Et, tout à coup, elle avait compris qu’elle ne l’aimait plus. Non, ce n’était pas à ce moment-là qu’elle avait décidé de rompre. C’était plus tard, lorsqu’il s’était levé, en tirant un peu ses manchettes, et qu’il avait murmuré gaiement :

— Tania, j’ai l’honneur de vous demander votre main…
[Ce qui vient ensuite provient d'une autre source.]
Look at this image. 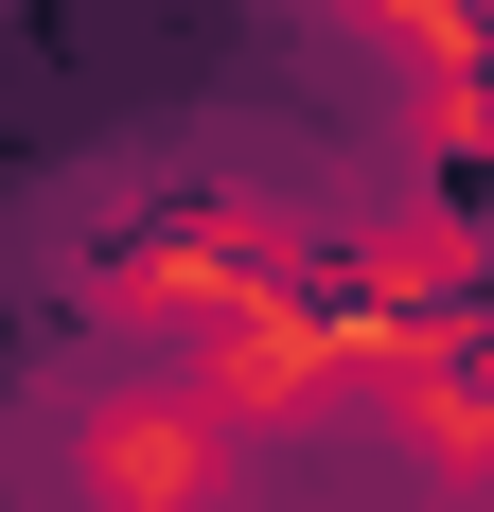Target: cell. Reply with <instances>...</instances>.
Segmentation results:
<instances>
[{"label": "cell", "instance_id": "cell-1", "mask_svg": "<svg viewBox=\"0 0 494 512\" xmlns=\"http://www.w3.org/2000/svg\"><path fill=\"white\" fill-rule=\"evenodd\" d=\"M53 495L71 512H212L230 424L177 407V389H89V407H53Z\"/></svg>", "mask_w": 494, "mask_h": 512}]
</instances>
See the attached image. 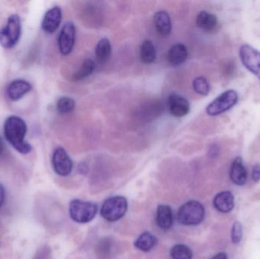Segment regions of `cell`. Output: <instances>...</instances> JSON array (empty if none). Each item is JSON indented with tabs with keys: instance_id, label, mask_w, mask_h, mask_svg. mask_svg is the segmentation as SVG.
Segmentation results:
<instances>
[{
	"instance_id": "obj_1",
	"label": "cell",
	"mask_w": 260,
	"mask_h": 259,
	"mask_svg": "<svg viewBox=\"0 0 260 259\" xmlns=\"http://www.w3.org/2000/svg\"><path fill=\"white\" fill-rule=\"evenodd\" d=\"M27 133L25 122L16 116H11L4 123V135L9 144L21 155L31 152V145L24 141Z\"/></svg>"
},
{
	"instance_id": "obj_17",
	"label": "cell",
	"mask_w": 260,
	"mask_h": 259,
	"mask_svg": "<svg viewBox=\"0 0 260 259\" xmlns=\"http://www.w3.org/2000/svg\"><path fill=\"white\" fill-rule=\"evenodd\" d=\"M188 50L183 44H174L168 53V60L174 66L181 65L186 62L188 57Z\"/></svg>"
},
{
	"instance_id": "obj_25",
	"label": "cell",
	"mask_w": 260,
	"mask_h": 259,
	"mask_svg": "<svg viewBox=\"0 0 260 259\" xmlns=\"http://www.w3.org/2000/svg\"><path fill=\"white\" fill-rule=\"evenodd\" d=\"M75 107H76V102L71 97H60L56 103L57 110L62 114L71 113L72 111L74 110Z\"/></svg>"
},
{
	"instance_id": "obj_6",
	"label": "cell",
	"mask_w": 260,
	"mask_h": 259,
	"mask_svg": "<svg viewBox=\"0 0 260 259\" xmlns=\"http://www.w3.org/2000/svg\"><path fill=\"white\" fill-rule=\"evenodd\" d=\"M21 34V21L18 15H12L5 27L0 30V45L10 49L16 45Z\"/></svg>"
},
{
	"instance_id": "obj_12",
	"label": "cell",
	"mask_w": 260,
	"mask_h": 259,
	"mask_svg": "<svg viewBox=\"0 0 260 259\" xmlns=\"http://www.w3.org/2000/svg\"><path fill=\"white\" fill-rule=\"evenodd\" d=\"M30 90H31V85L28 82L22 79H17L9 84L6 90V93L10 100L17 101L22 98Z\"/></svg>"
},
{
	"instance_id": "obj_9",
	"label": "cell",
	"mask_w": 260,
	"mask_h": 259,
	"mask_svg": "<svg viewBox=\"0 0 260 259\" xmlns=\"http://www.w3.org/2000/svg\"><path fill=\"white\" fill-rule=\"evenodd\" d=\"M52 164L55 173L59 176H67L73 171V161L63 147H59L54 151Z\"/></svg>"
},
{
	"instance_id": "obj_19",
	"label": "cell",
	"mask_w": 260,
	"mask_h": 259,
	"mask_svg": "<svg viewBox=\"0 0 260 259\" xmlns=\"http://www.w3.org/2000/svg\"><path fill=\"white\" fill-rule=\"evenodd\" d=\"M157 239L149 232H144L140 234L135 241L136 249L142 252H149L157 245Z\"/></svg>"
},
{
	"instance_id": "obj_24",
	"label": "cell",
	"mask_w": 260,
	"mask_h": 259,
	"mask_svg": "<svg viewBox=\"0 0 260 259\" xmlns=\"http://www.w3.org/2000/svg\"><path fill=\"white\" fill-rule=\"evenodd\" d=\"M192 87L196 93L202 96H207L210 92V84L207 79L203 76L196 78L192 82Z\"/></svg>"
},
{
	"instance_id": "obj_3",
	"label": "cell",
	"mask_w": 260,
	"mask_h": 259,
	"mask_svg": "<svg viewBox=\"0 0 260 259\" xmlns=\"http://www.w3.org/2000/svg\"><path fill=\"white\" fill-rule=\"evenodd\" d=\"M128 209V202L123 196H113L104 202L101 215L110 222H115L124 217Z\"/></svg>"
},
{
	"instance_id": "obj_8",
	"label": "cell",
	"mask_w": 260,
	"mask_h": 259,
	"mask_svg": "<svg viewBox=\"0 0 260 259\" xmlns=\"http://www.w3.org/2000/svg\"><path fill=\"white\" fill-rule=\"evenodd\" d=\"M76 28L71 21L66 22L58 38V47L62 56H68L73 51L76 42Z\"/></svg>"
},
{
	"instance_id": "obj_29",
	"label": "cell",
	"mask_w": 260,
	"mask_h": 259,
	"mask_svg": "<svg viewBox=\"0 0 260 259\" xmlns=\"http://www.w3.org/2000/svg\"><path fill=\"white\" fill-rule=\"evenodd\" d=\"M5 152V144L4 141H3V138L0 136V158L3 157V155H4Z\"/></svg>"
},
{
	"instance_id": "obj_4",
	"label": "cell",
	"mask_w": 260,
	"mask_h": 259,
	"mask_svg": "<svg viewBox=\"0 0 260 259\" xmlns=\"http://www.w3.org/2000/svg\"><path fill=\"white\" fill-rule=\"evenodd\" d=\"M98 210L97 205L93 202L74 199L70 202V215L76 223L87 224L95 217Z\"/></svg>"
},
{
	"instance_id": "obj_11",
	"label": "cell",
	"mask_w": 260,
	"mask_h": 259,
	"mask_svg": "<svg viewBox=\"0 0 260 259\" xmlns=\"http://www.w3.org/2000/svg\"><path fill=\"white\" fill-rule=\"evenodd\" d=\"M62 9L59 6H54L49 9L43 18V30L47 33H53L57 30L62 21Z\"/></svg>"
},
{
	"instance_id": "obj_10",
	"label": "cell",
	"mask_w": 260,
	"mask_h": 259,
	"mask_svg": "<svg viewBox=\"0 0 260 259\" xmlns=\"http://www.w3.org/2000/svg\"><path fill=\"white\" fill-rule=\"evenodd\" d=\"M168 109L171 115L181 118L189 114L190 104L187 99L177 94H172L168 97Z\"/></svg>"
},
{
	"instance_id": "obj_26",
	"label": "cell",
	"mask_w": 260,
	"mask_h": 259,
	"mask_svg": "<svg viewBox=\"0 0 260 259\" xmlns=\"http://www.w3.org/2000/svg\"><path fill=\"white\" fill-rule=\"evenodd\" d=\"M243 237V229L241 223L238 221L235 222L232 227V240L235 244H238L241 241Z\"/></svg>"
},
{
	"instance_id": "obj_13",
	"label": "cell",
	"mask_w": 260,
	"mask_h": 259,
	"mask_svg": "<svg viewBox=\"0 0 260 259\" xmlns=\"http://www.w3.org/2000/svg\"><path fill=\"white\" fill-rule=\"evenodd\" d=\"M230 177L236 185L244 186L247 182V172L241 157H237L234 160L231 167Z\"/></svg>"
},
{
	"instance_id": "obj_21",
	"label": "cell",
	"mask_w": 260,
	"mask_h": 259,
	"mask_svg": "<svg viewBox=\"0 0 260 259\" xmlns=\"http://www.w3.org/2000/svg\"><path fill=\"white\" fill-rule=\"evenodd\" d=\"M157 53L152 41L145 40L140 47V58L143 63L151 64L155 61Z\"/></svg>"
},
{
	"instance_id": "obj_2",
	"label": "cell",
	"mask_w": 260,
	"mask_h": 259,
	"mask_svg": "<svg viewBox=\"0 0 260 259\" xmlns=\"http://www.w3.org/2000/svg\"><path fill=\"white\" fill-rule=\"evenodd\" d=\"M205 208L197 201H189L182 205L177 214V219L181 225L195 226L200 225L205 218Z\"/></svg>"
},
{
	"instance_id": "obj_5",
	"label": "cell",
	"mask_w": 260,
	"mask_h": 259,
	"mask_svg": "<svg viewBox=\"0 0 260 259\" xmlns=\"http://www.w3.org/2000/svg\"><path fill=\"white\" fill-rule=\"evenodd\" d=\"M238 102V94L235 90H227L212 100L207 107L206 114L210 117H217L232 109Z\"/></svg>"
},
{
	"instance_id": "obj_27",
	"label": "cell",
	"mask_w": 260,
	"mask_h": 259,
	"mask_svg": "<svg viewBox=\"0 0 260 259\" xmlns=\"http://www.w3.org/2000/svg\"><path fill=\"white\" fill-rule=\"evenodd\" d=\"M252 177L253 181L257 182L260 180V164H256L253 167V171H252Z\"/></svg>"
},
{
	"instance_id": "obj_16",
	"label": "cell",
	"mask_w": 260,
	"mask_h": 259,
	"mask_svg": "<svg viewBox=\"0 0 260 259\" xmlns=\"http://www.w3.org/2000/svg\"><path fill=\"white\" fill-rule=\"evenodd\" d=\"M214 207L220 212L229 213L235 206V199L233 195L229 191L218 193L213 201Z\"/></svg>"
},
{
	"instance_id": "obj_14",
	"label": "cell",
	"mask_w": 260,
	"mask_h": 259,
	"mask_svg": "<svg viewBox=\"0 0 260 259\" xmlns=\"http://www.w3.org/2000/svg\"><path fill=\"white\" fill-rule=\"evenodd\" d=\"M154 24L156 30L161 36H168L171 33L172 23L171 17L166 11H158L154 14Z\"/></svg>"
},
{
	"instance_id": "obj_22",
	"label": "cell",
	"mask_w": 260,
	"mask_h": 259,
	"mask_svg": "<svg viewBox=\"0 0 260 259\" xmlns=\"http://www.w3.org/2000/svg\"><path fill=\"white\" fill-rule=\"evenodd\" d=\"M94 69H95V63L92 59H88L84 61L82 66L79 70L75 73L73 76V81H82L86 78L89 77L93 74Z\"/></svg>"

Il n’avait pas achevé sa phrase, et Tania savait déjà que cette union était impossible. Elle le savait contre toute raison. Était-ce l’intonation railleuse de Volodia, ou la vue de son pantalon au pli impeccable, qui l’avait avertie du danger ? Elle eût été bien en peine de le dire. Vingt détails subtils l’avaient écartée de Volodia. Il continuait de parler d’une voix agréable, et la distance augmentait entre eux. Tania s’efforçait d’imaginer l’existence en commun auprès de Volodia. Ce qu’il disait était beau. Ce qu’il faisait était bien. Tout en lui était trop beau et trop bien pour elle. Il n’y avait pas d’équilibre. En se mariant avec elle, Volodia donnait plus qu’il ne recevait, perdait au change. « Avec lui, on a toujours l’impression d’être l’obligée ! » Elle eût souhaité le plaindre. Mais il n’était pas à plaindre. Il ne serait jamais à plaindre. On ne pouvait que l’admirer. Et elle se refusait à aimer dans l’admiration. Elle ne voulait pas se perdre dans le rayonnement d’un mari avantageux, mais apporter un peu de lumière à un être triste et disgracié qui ne vivrait que pour sa présence. Elle avait peur de prendre la succession d’Olga Lvovna dans la lignée des épouses ternes et malheureuses des Bourine. Sûrement, c’était la pensée d’Olga Lvovna qui l’avait effarouchée à ce point. Mais pourquoi n’y avait-elle pas songé plus tôt ? Pourquoi avait-elle attendu la demande officielle de Volodia pour repousser ses avances ? Et pourquoi était-elle si triste, puisqu’elle ne l’aimait pas ?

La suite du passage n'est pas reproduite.